DevOps The Hard Way
A tale of frustration. But I won.
Dateline March 2017
I'm going to be doing more management and 'glue' business the next year or so. Part of this business is selling and personifying the value of DevOps. Like Cloud, this is something that is insufficiently understood at a deep(er) and nuanced level. So, as is customary, I'm going to tell a story.
The story, like most of mine, comes from an experience that burned. Something that left scars and had me wondering how people cold get into this mess. And so like the man says, share your scars. The situation was that I was on the very cutting edge of what I could do with Essbase + Essbase Studio. The requirement for drill through was fairly obvious. We all knew the limits of how much data we can squirrel into a multidimensional cube. So I used Essbase Studio to map back to the Oracle DB and bring back some records. Now it turns out that my customers wanted something on the order of 10,000 records in this detail. Well that doesn't seem like much. You could grab 10,000 records across a dozen columns, cut and paste them from one Excel spreadsheet to another right? That should only take a few seconds. Not the drill-through. That data had to come over the network. Well you could copy a spreadsheet with a dozen MB of data from a network drive to your desktop, right? That should only take a minute. Not the drill-through. We had to fulfill a query request from a database.

◆ **Given information**:
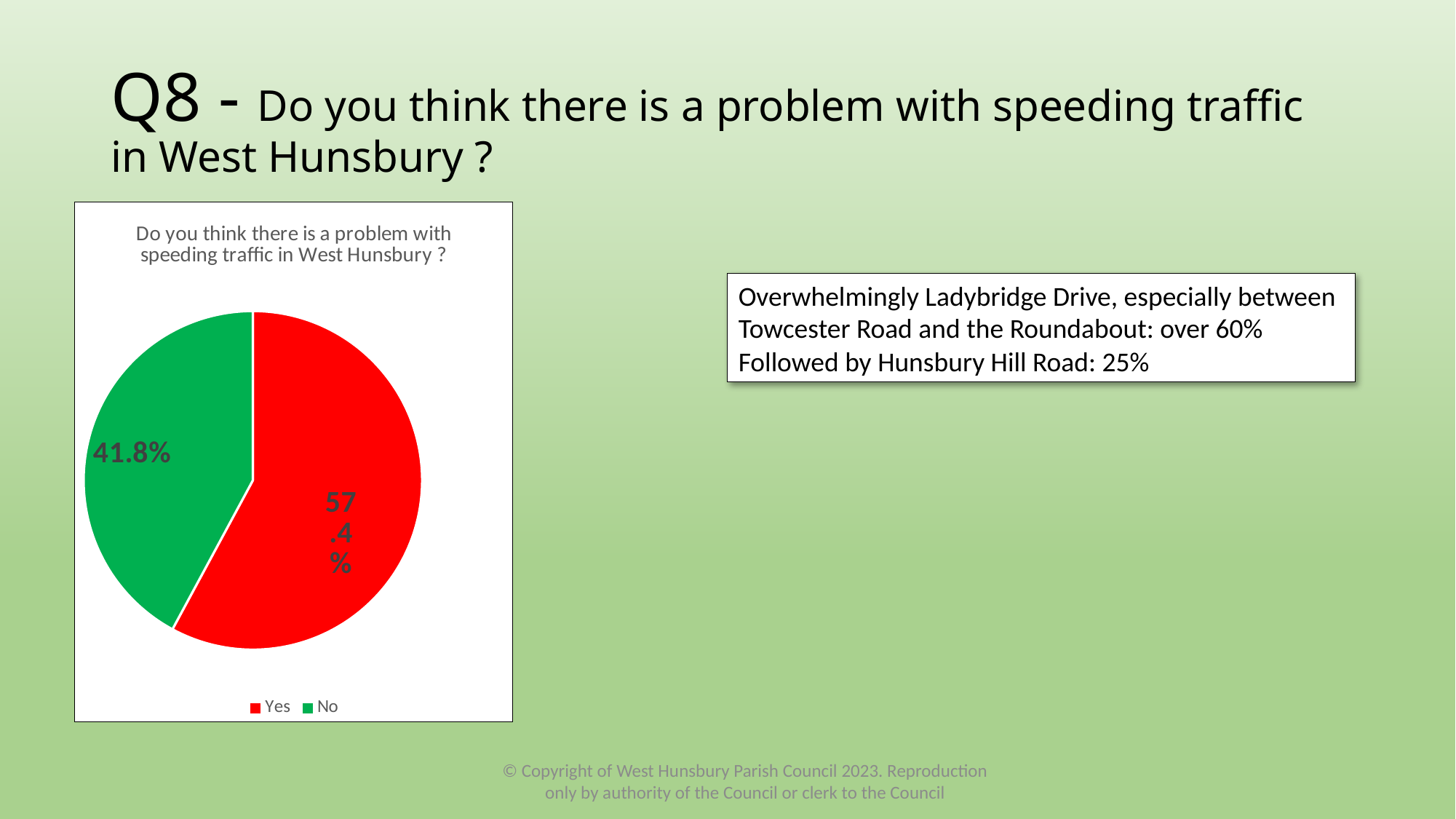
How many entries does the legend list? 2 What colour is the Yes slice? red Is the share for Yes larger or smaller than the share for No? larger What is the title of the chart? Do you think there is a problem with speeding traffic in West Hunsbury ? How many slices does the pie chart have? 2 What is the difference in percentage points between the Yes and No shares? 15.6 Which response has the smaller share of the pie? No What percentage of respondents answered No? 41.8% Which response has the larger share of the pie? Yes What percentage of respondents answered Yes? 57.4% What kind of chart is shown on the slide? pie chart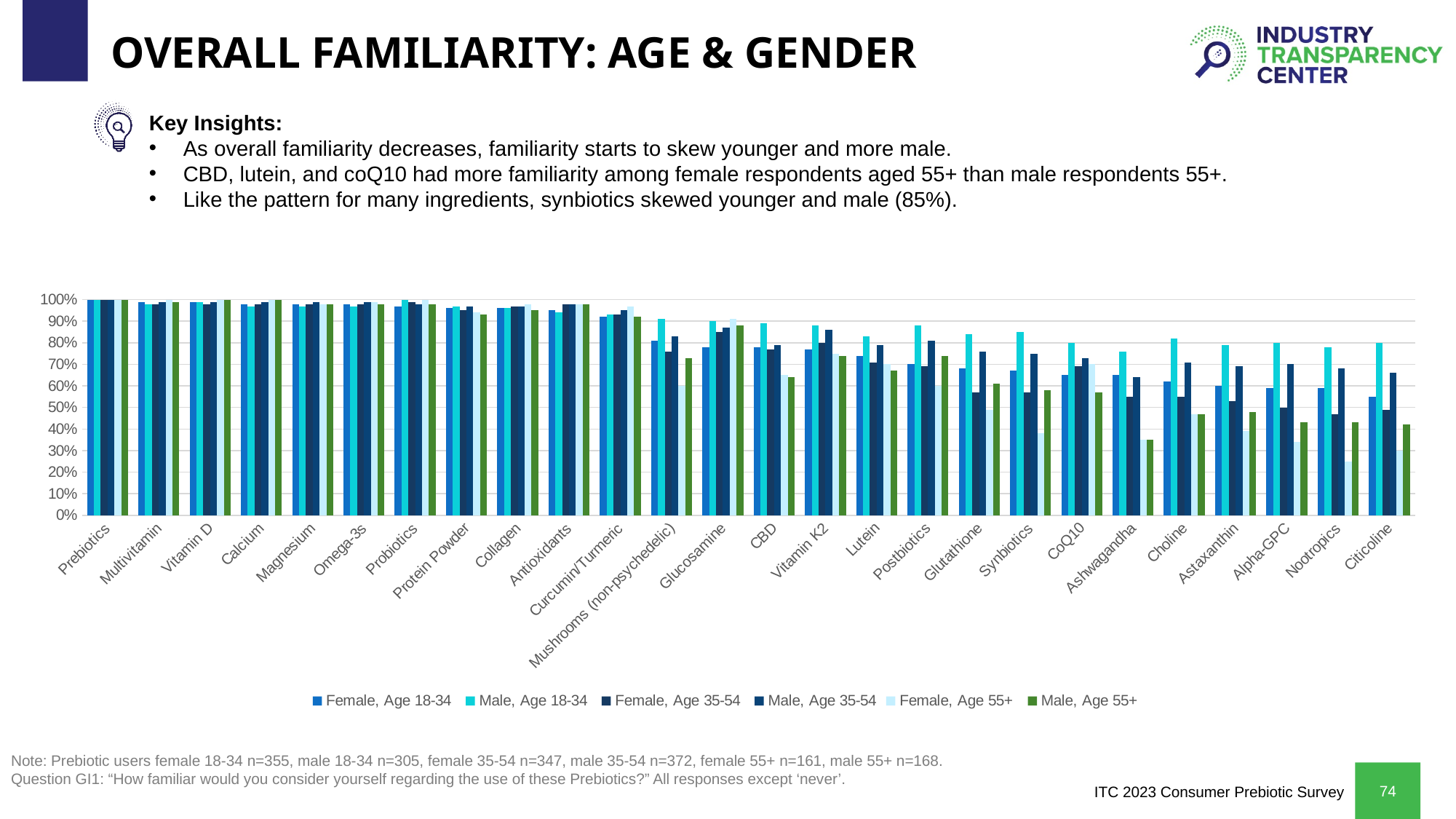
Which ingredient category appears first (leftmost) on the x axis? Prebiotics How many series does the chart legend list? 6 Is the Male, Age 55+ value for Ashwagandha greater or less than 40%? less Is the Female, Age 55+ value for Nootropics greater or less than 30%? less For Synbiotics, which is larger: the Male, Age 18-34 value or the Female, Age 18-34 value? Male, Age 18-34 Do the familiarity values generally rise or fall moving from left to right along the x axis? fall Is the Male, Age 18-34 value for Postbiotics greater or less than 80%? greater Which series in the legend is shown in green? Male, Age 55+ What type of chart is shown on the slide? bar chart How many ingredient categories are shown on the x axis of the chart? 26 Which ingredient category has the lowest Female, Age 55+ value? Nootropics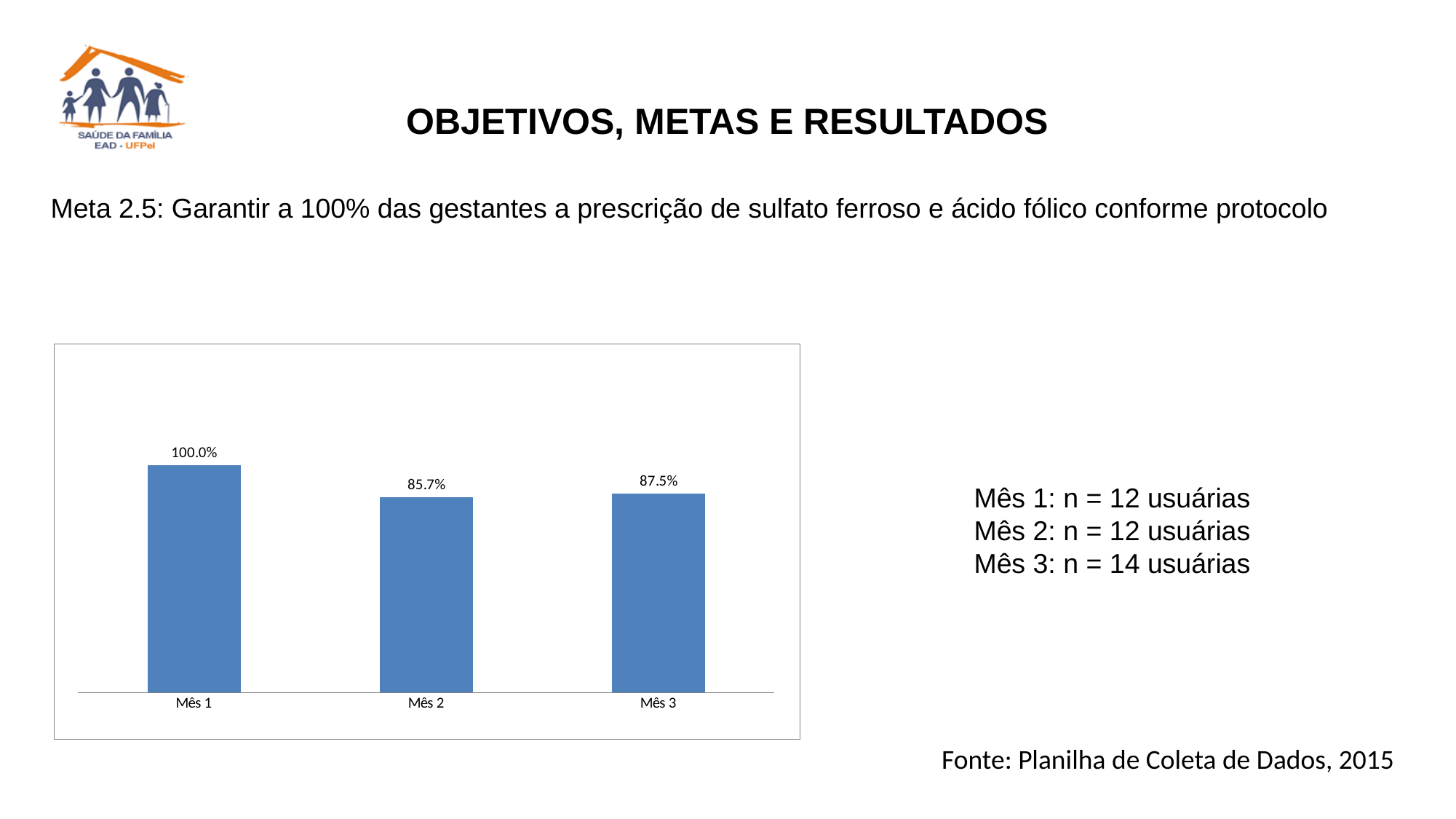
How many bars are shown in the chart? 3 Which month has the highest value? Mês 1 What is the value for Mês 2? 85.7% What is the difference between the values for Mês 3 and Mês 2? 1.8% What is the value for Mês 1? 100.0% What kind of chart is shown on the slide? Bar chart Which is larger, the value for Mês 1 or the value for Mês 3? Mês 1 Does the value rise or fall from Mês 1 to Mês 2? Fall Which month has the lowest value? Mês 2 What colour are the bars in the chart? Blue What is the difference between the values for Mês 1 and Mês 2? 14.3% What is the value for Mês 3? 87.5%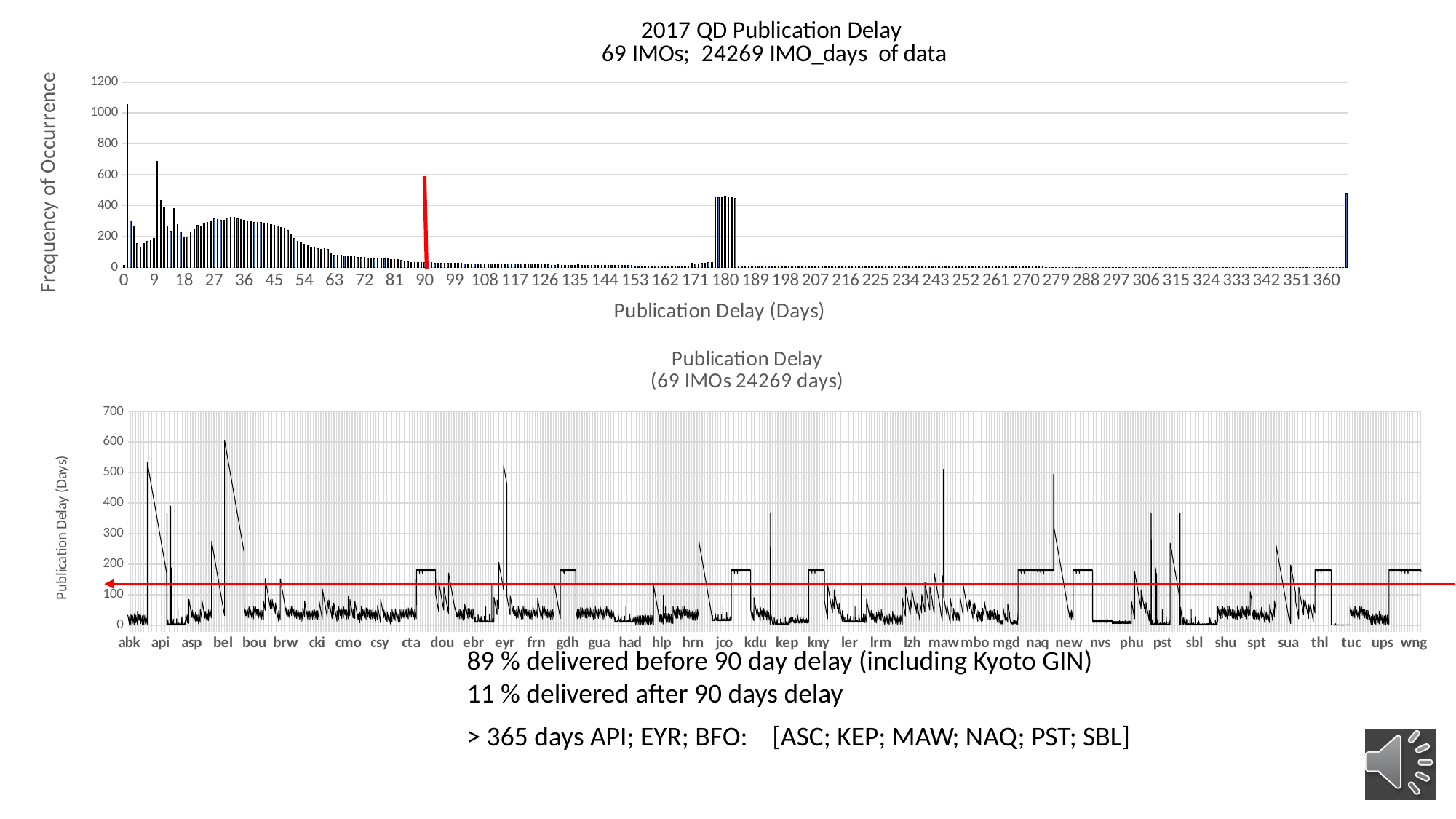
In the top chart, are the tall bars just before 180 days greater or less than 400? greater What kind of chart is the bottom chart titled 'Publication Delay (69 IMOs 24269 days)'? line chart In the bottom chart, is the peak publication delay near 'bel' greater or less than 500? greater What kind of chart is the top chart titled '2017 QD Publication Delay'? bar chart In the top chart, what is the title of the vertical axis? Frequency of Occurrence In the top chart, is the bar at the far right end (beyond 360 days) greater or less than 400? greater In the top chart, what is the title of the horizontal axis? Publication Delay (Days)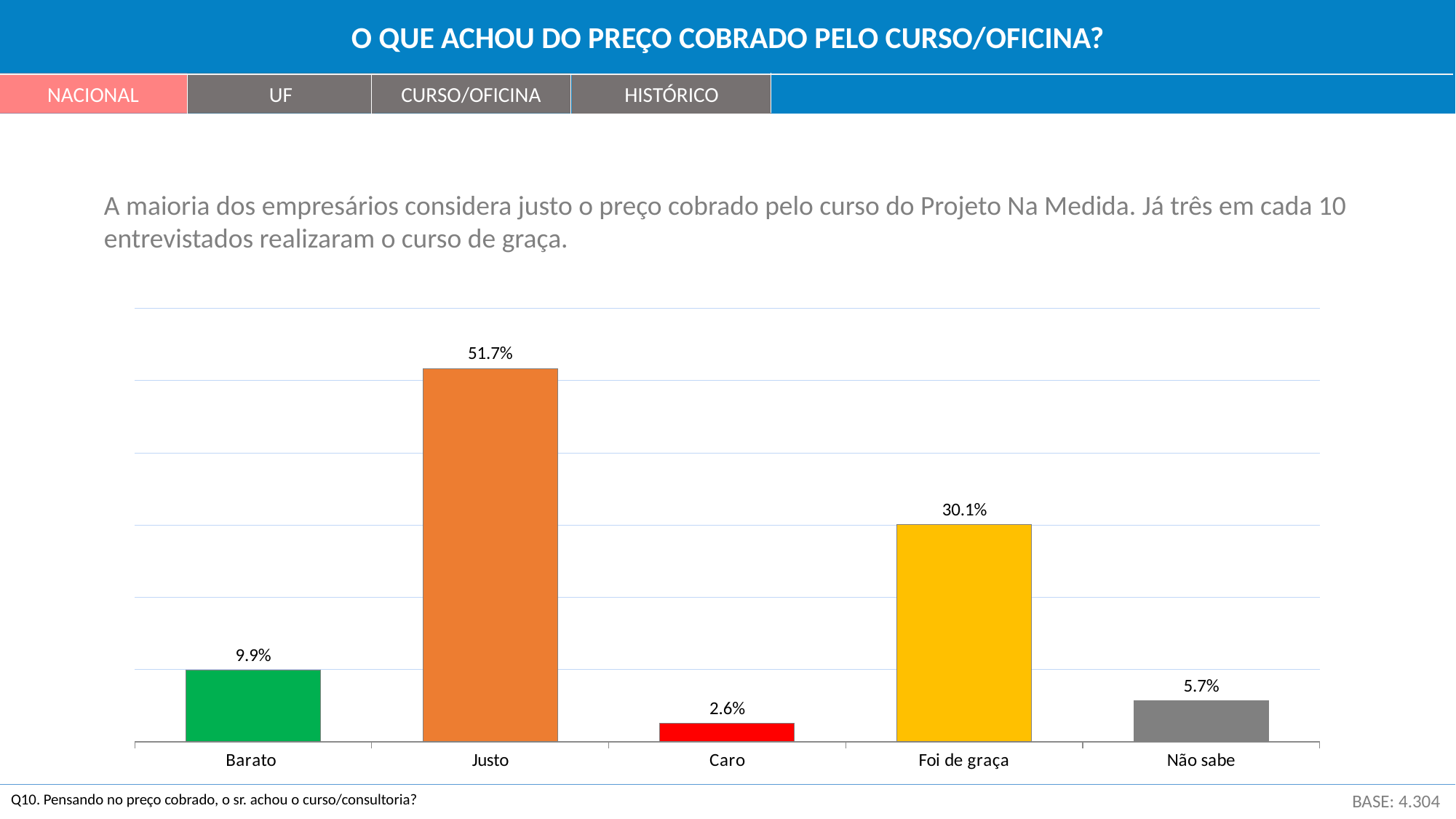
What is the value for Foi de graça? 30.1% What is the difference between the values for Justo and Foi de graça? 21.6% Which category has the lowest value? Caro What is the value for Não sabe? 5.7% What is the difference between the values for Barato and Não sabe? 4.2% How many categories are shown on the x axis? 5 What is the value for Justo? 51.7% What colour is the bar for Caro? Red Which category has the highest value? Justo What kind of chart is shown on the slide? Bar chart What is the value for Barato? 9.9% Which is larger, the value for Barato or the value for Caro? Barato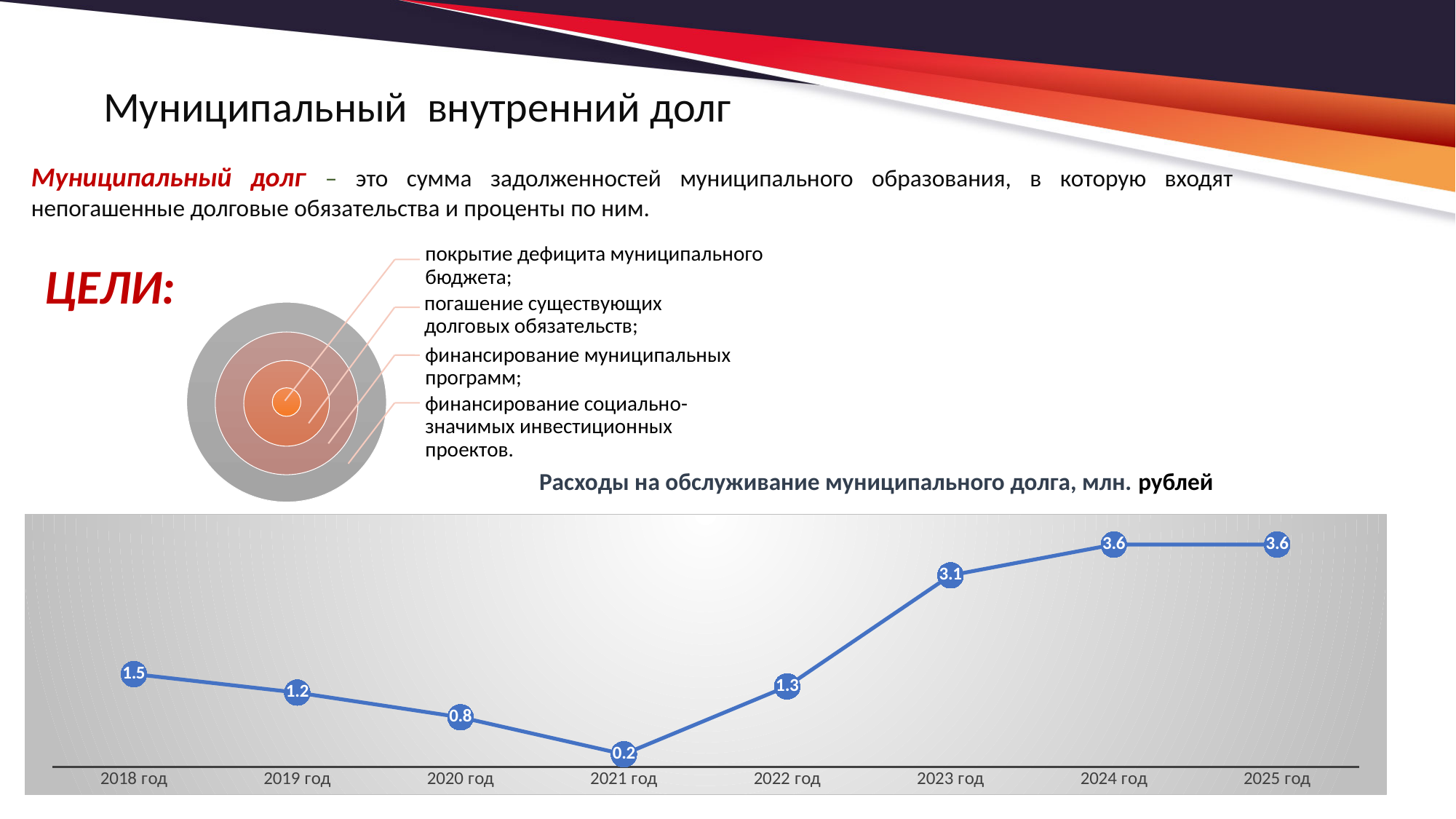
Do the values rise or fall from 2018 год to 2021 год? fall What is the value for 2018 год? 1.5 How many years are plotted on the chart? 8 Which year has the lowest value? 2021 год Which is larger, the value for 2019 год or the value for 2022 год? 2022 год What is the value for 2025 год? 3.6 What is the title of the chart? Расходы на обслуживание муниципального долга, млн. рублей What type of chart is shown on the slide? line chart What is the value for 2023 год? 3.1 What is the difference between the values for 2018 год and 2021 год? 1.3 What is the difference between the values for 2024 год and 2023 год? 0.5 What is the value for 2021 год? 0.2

◆ **Task A**:
Answer these questions using the DevOps story above:
(i) What month and year does the dateline give?
(ii) What kinds of work does the author expect to do more of over the next year or so?
(iii) Roughly how many records did the customers want in the drill-through detail?
◆ **Task B**: Shorten the paragraph of the DevOps story that begins "I'm going to be doing more management" while keeping its main facts.
◆ **Task C**: Reproduce the DevOps story word for word, everything from "DevOps The Hard" down to "tell a story.".

◆ **Expected output A**:
(i) March 2017.
(ii) Management and 'glue' business.
(iii) On the order of 10,000 records.

◆ **Expected output B**: Over the next year or so, the author will do more management and 'glue' work, part of which is selling and personifying the value of DevOps. Like Cloud, DevOps is insufficiently understood at a deeper, nuanced level, so the author tells a story.

◆ **Expected output C**:
DevOps The Hard Way
A tale of frustration. But I won.
Dateline March 2017
I'm going to be doing more management and 'glue' business the next year or so. Part of this business is selling and personifying the value of DevOps. Like Cloud, this is something that is insufficiently understood at a deep(er) and nuanced level. So, as is customary, I'm going to tell a story.